_Work required_
After dropping the pictures, give again exactly the lines of the data from its first line through the line with "MERCEDES OEM B", which is included as well.

[Study material Boundary: Start]

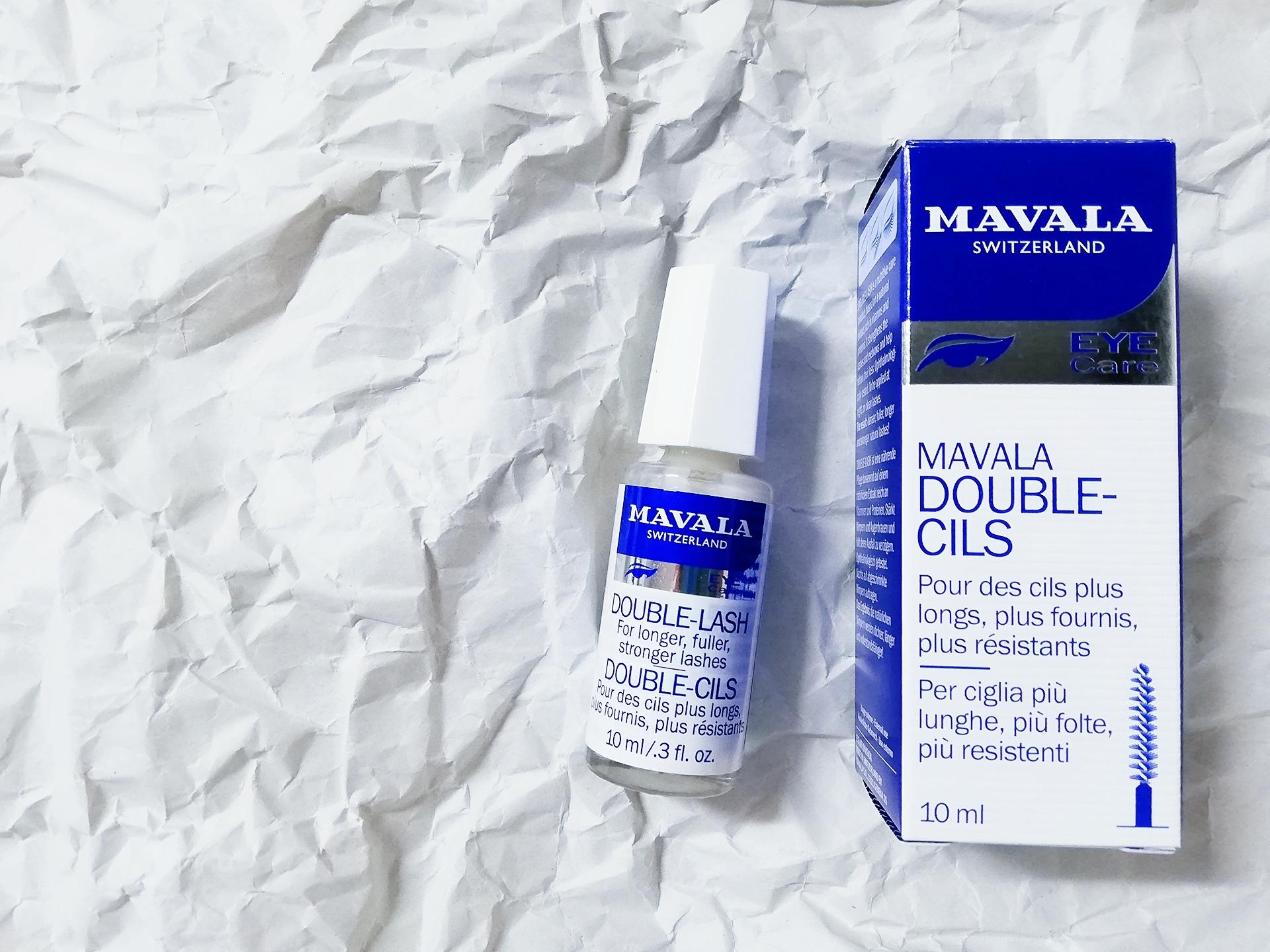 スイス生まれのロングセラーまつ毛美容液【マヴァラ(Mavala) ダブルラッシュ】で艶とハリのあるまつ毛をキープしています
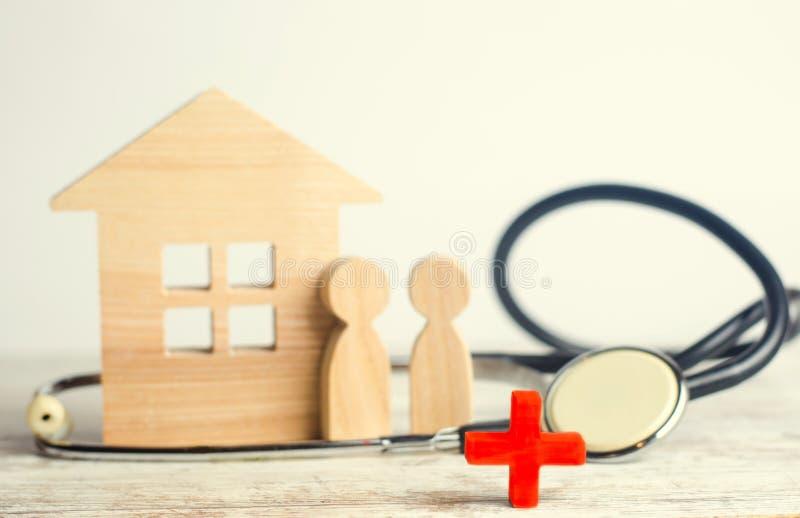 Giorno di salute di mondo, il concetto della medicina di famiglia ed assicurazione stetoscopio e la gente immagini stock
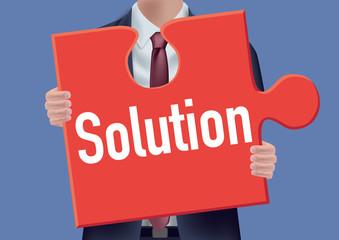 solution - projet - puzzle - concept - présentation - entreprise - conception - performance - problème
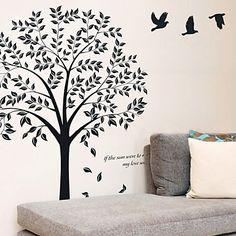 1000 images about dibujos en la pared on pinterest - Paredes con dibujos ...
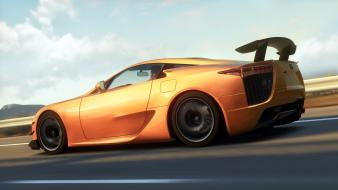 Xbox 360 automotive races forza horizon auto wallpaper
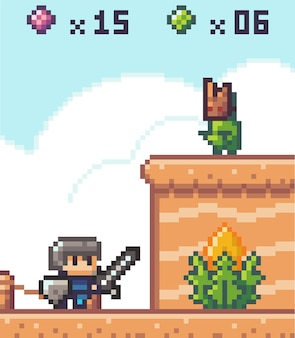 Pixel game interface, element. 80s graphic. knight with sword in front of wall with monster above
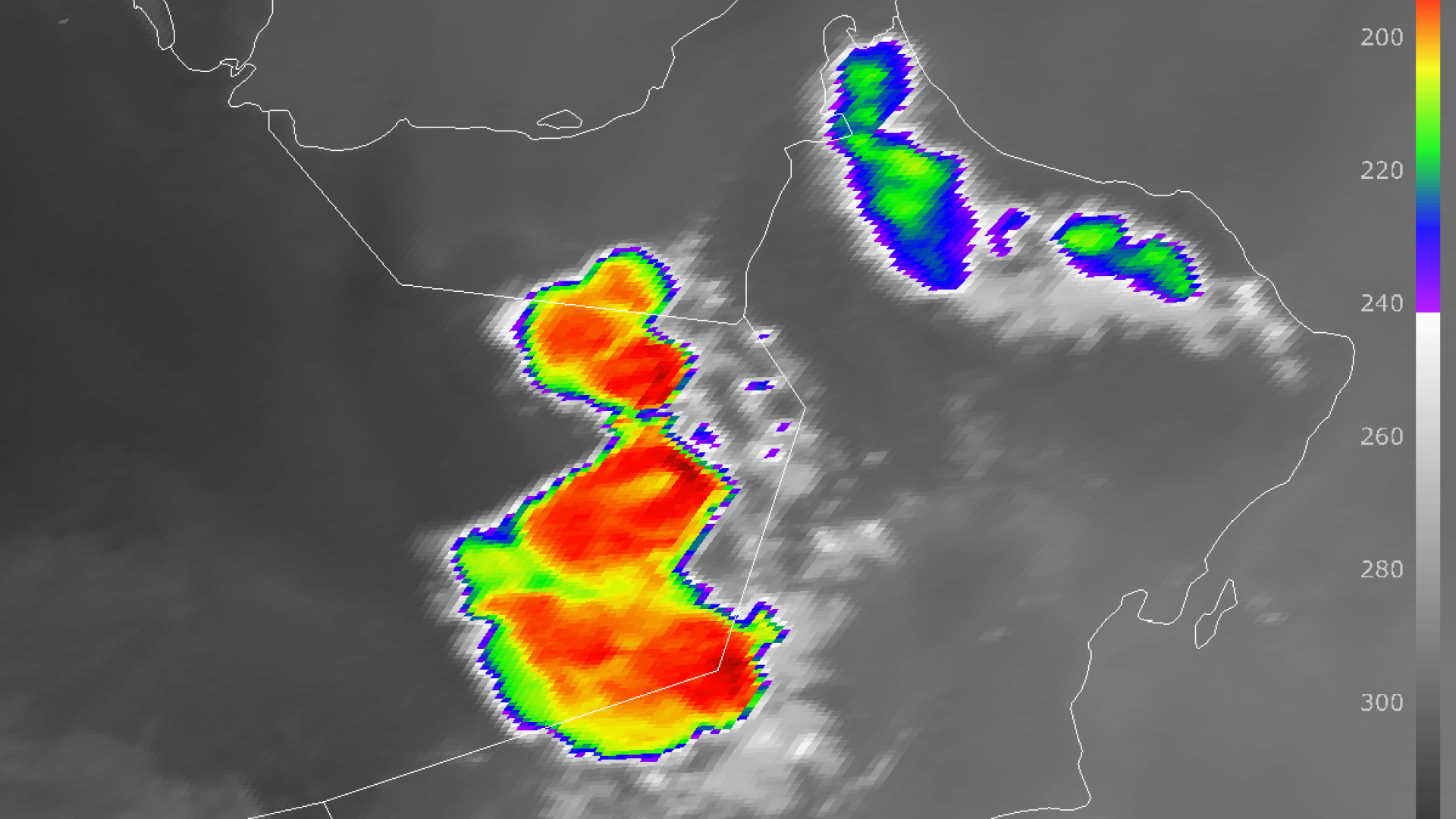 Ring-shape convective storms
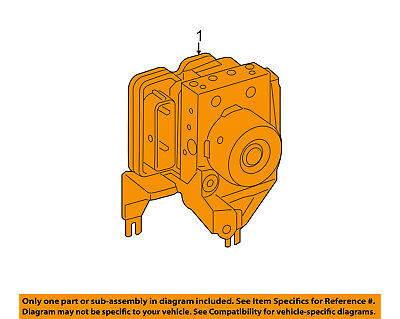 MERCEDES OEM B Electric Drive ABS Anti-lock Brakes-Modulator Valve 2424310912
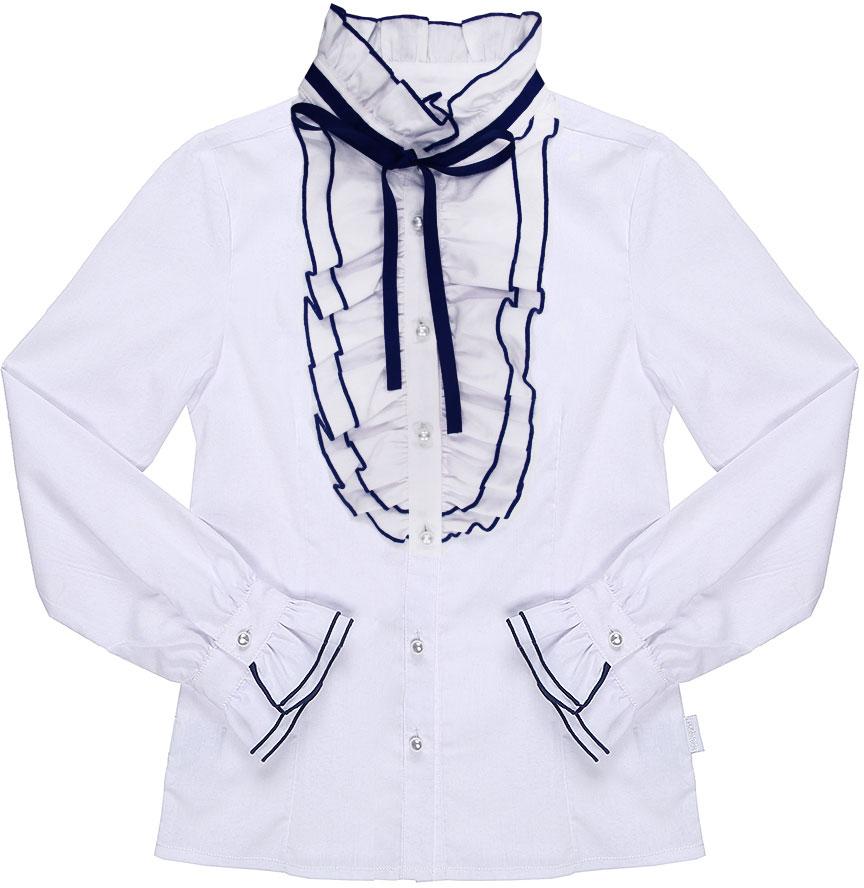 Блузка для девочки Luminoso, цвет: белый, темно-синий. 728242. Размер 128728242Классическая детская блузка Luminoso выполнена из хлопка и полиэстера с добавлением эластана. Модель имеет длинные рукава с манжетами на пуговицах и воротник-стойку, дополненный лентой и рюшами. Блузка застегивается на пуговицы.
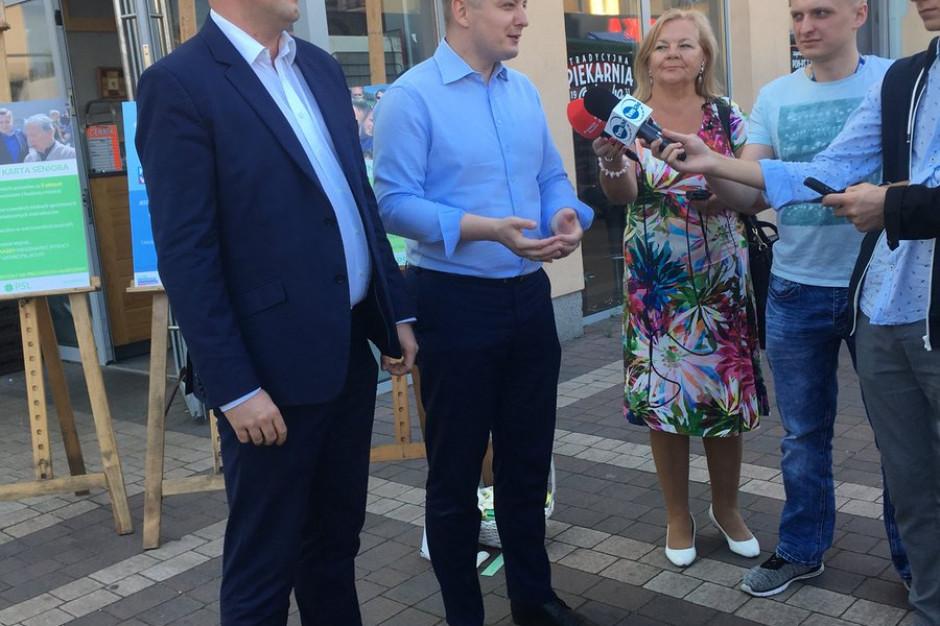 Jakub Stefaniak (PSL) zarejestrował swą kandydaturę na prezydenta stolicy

[Study material Boundary: End]

_Solved exercise_
 スイス生まれのロングセラーまつ毛美容液【マヴァラ(Mavala) ダブルラッシュ】で艶とハリのあるまつ毛をキープしています
 Giorno di salute di mondo, il concetto della medicina di famiglia ed assicurazione stetoscopio e la gente immagini stock
 solution - projet - puzzle - concept - présentation - entreprise - conception - performance - problème
 1000 images about dibujos en la pared on pinterest - Paredes con dibujos ...
 Xbox 360 automotive races forza horizon auto wallpaper
 Pixel game interface, element. 80s graphic. knight with sword in front of wall with monster above
 Ring-shape convective storms
 MERCEDES OEM B Electric Drive ABS Anti-lock Brakes-Modulator Valve 2424310912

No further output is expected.